The door of a small elevator opened behind him. A nurse pushed a wheel chair out. The chair contained what was left of a broken old man. His eyes were dosed, his skin had a bluish tinge. He was well wrapped up. The nurse wheeled him sirently across the polished floor and out of a side door. Dr. Varley said softly:

"Old people. Sick old people. Lonely old people. Do not come back, Mr. Marlowe. You might annoy me. When annoyed I can be rather unpleasant. I might even say very unpleasant."

"Okay by me, Doctor. Thanks for the time. Nice little dying-in home you got here."

"What was that?" He took a step towards me and peeled off the remaining layers of honey. The soft lines of his face set themselves into hard ridges.

"'What's the matter?" I asked him. "I can see my man wouldn't be here. I wouldn't look for anybody here that wasn't too frail to fight back. Sick old people. Lonely old people. You said it yourself, Doctor. Unwanted old people, but with money and hungry heirs. Most of them probably judged incompetent by the court."

"I am getting annoyed," Dr. Varley said.

"Light food, light sedation, firm treatment. Put them out in the sun, put them back in the bed. Bar some of the windows in case there's a little spunk left. They love you, Doctor, one and all. They die holding your hand and seeing the sadness in your eyes. It's genuine too."

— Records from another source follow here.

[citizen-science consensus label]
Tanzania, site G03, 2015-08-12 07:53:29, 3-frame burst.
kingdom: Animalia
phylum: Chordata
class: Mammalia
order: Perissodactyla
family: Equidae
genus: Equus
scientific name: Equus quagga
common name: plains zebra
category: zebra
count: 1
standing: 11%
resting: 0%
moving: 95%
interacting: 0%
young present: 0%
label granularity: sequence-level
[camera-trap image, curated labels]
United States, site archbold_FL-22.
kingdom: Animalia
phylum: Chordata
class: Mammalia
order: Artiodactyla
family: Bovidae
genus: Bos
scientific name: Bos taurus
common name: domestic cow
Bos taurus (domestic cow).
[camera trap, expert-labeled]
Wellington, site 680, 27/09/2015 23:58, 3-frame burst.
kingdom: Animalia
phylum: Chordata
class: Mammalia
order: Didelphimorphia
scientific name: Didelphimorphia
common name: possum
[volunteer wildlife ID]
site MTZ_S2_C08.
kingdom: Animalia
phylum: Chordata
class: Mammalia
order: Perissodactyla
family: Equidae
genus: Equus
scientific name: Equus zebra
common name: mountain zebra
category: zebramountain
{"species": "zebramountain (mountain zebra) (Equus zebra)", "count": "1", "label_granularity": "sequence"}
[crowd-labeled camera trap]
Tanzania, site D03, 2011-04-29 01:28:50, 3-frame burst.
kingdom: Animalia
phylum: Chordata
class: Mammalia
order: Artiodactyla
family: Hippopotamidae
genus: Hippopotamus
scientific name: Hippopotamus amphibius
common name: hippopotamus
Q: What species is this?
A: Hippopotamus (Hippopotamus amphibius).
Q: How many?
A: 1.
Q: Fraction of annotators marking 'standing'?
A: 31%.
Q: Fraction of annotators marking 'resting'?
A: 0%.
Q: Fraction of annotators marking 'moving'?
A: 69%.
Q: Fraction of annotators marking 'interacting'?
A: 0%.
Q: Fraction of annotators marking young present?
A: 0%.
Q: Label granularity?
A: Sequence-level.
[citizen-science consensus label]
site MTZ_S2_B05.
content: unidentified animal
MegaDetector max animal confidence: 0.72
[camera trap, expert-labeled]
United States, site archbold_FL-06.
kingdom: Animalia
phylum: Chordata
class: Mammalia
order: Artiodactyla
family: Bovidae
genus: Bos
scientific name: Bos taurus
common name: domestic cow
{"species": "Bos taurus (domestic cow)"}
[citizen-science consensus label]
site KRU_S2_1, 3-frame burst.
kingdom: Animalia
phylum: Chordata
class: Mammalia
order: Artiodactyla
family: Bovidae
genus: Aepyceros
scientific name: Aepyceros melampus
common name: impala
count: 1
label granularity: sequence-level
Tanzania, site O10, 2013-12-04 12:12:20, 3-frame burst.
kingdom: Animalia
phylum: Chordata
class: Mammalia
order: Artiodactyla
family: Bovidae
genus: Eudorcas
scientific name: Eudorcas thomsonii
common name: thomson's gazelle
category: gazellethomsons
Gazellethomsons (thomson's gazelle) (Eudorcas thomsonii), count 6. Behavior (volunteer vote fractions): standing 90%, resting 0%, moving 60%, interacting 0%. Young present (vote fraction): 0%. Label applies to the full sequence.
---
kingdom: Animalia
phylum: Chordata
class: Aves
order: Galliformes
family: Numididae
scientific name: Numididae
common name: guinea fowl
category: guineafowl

"It certainly is," he said in a low throaty growl. His hands were fists now. I ought to knock it off. But he had begun to nauseate me.

"Sure it is," I said. "Nobody likes to lose a good paying customer. Especially one you don't even have to please."

"Somebody has to do it," he said, "Somebody has to care for these sad old people, Mr. Marlowe."

"Somebody has to clean out cesspools. Come to think of it that's a clean honest job. So long, Dr. Varley. When my job makes me feel dirty I'll think of you. It will cheer me up no end."

"You filthy louse," Dr. Varley said between his wide white teeth. "I ought to break your back. Mine is an honorable branch of an honorable profession."

"Yeah." I looked at him wearily. "I know it is. Only it smells of death."

He didn't slug me, so I walked away from him and out. I looked back from the wide double doors. He hadn't moved. He had a job to do, putting back the layers of honey.